To an impressionable, mid-20s mind, the fear of ageing heard on Help the Aged is horrifying. Pulp frontman Jarvis Cocker had entered his 30s and was writing as though he were ready for the retirement home. It’s a beautiful twist of fate to hear his more recent works with the band on More sound as youthful and spirited as he perhaps should have been following Different Class. But this is a different world, and a sense of growing out of the party lifestyle is what the This is Hardcore rip offers. It’s not necessarily a shot at literally getting older, but maturing mentally. One week you’re throwing yourself around to Parklife in a club where the walls are soaked in sweat, the next you’re reading Alfred Doblin and piecing together a publishing schedule for next year. Life comes at you fast. That is what Help the Aged warns of.
Sniffing glue and smoking cigarettes is a past luxury for the protagonist of this song. It’s what we can learn from those who made the mistakes we are set to take on, that is what Help the Aged highlights. It’s a brilliant track on This is Hardcore, a contrast to the roaring, paranoia-driven Party Hard. Take on maturity, not yourself, but through some vessel, a different person to relapse into. There’s a criticism of such an action, but at the time, the context of those partied-out days and the excess which comes with fame makes it a sweet option. It’s a halfway point for studying the monkey on their back, as mentioned in Party Hard or the bachelor’s den breakdown on The Fear. What Pulp gauges here is what they would always provide in their songs, compassion. They were always on the fringes of that feeling, with His ‘n’ Hers and Different Class both taking up arms as a counterculture piece. All the best do, and compassion is key to that.
Those counterculture tones continue with Help the Aged, a track which reduces the sound Pulp had at the time. Different Class is just a memory for the band at this point, the after effects affecting Help the Aged more than most of the songs featured on their 1998 album. A song which prompted Russell Senior to leave the band. Artistic differences. But the difference is in what to pursue. Musicians can only write what they see in front of them, and at the achingly old age of thirty-four, Cocker found the end of the line. He writes as much on Help the Aged, and in doing so tries to pull himself away from recognisable pop sensation. Reducing his image is the aim, and being backed by a solid instrumental bed is crucial to that.
More excellent percussion from Nick Banks, some brilliant keystrokes from Candida Doyle, and a harsher, electrified sound which comes about because of Steve Mackey’s interest in sampling. You can hear it on deep cuts like That Boy’s Evil. That intensity and experimental flavour makes its way onto Help the Aged, which sounds like both a cry for help and a jab at those lending a hand.

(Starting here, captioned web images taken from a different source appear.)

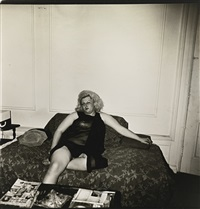 transvestite on a couch, nyc by diane arbus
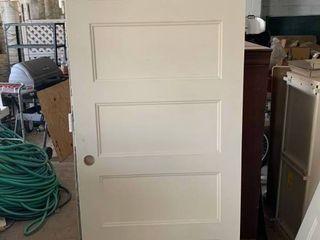 Wood interior paneled door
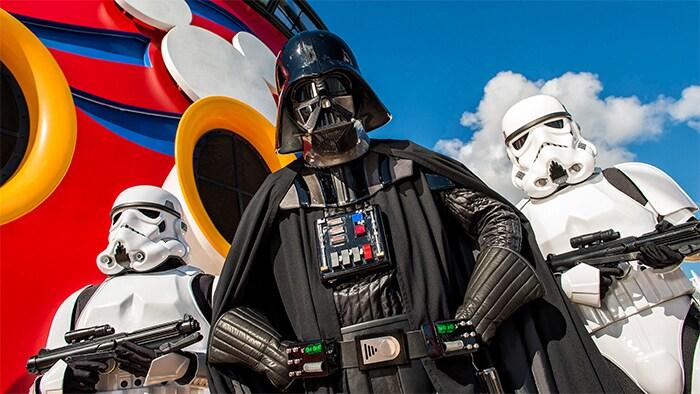 Darth Vader, flanqueado por 2 stormtroopers, se pone en pose amenazadora frente al logotipo de Disney Cruise Line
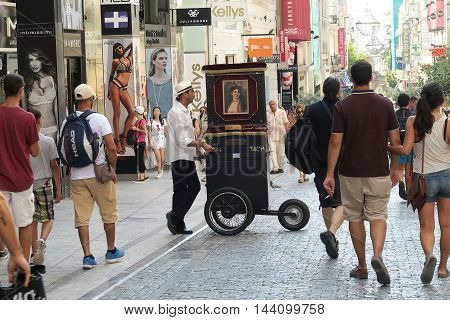 Athens, Greece - August 06 2016: A laterna (piano barrel) player at Ermou street. Laterna players used to walk the streets in past decades in return for money for the music they played.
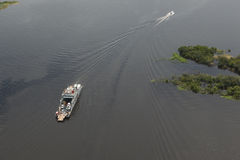 Ferry on the Amazon seen from plane stock photo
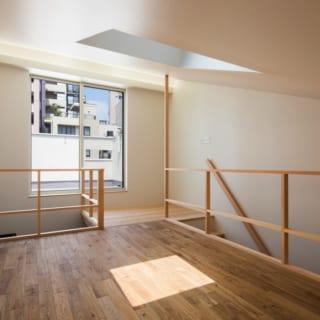 ロフト/寝室として使用。天井には、青空や星空を眺められるトップライト。大きな窓の向こうには広々したテラスがある。燦々と入る日差しは吹抜けやグレーチングを通して2階にもおよぶ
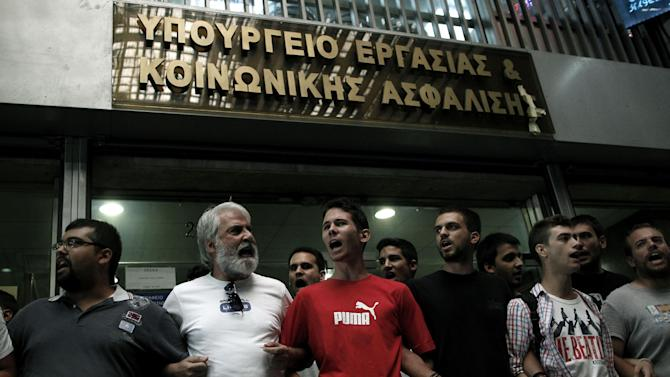 Communist-backed unionists holding flags and chanting slogans, Block access to the ministry building in Athens, Greece, on Tuesday, Sept. 11, 2012. The protest came ahead of a visit there by debt inspectors monitoring Greece's austerity program. Debt-crippled Greece has been kept afloat by international rescue loans since 2010, in return for big spending cuts.  The conservative-led coalition government is working to finalize a new 11.5 billion Euro (14.7 billion US dollars) austerity program for 2013-14.(AP Photo/Petros Giannakouris)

It’s a song which questions the mortality of listeners who, just a few years ago, were throwing themselves around to a musical movement. Help the Aged still offers such reflections, be it when listening to the album or hearing it performed on the More tour. It all falls away, and it is whatever you make of those lived-in moments of life. Help the Aged is one of Pulp’s very best tracks because its mortality and commentary on age is as truthful then as it is now.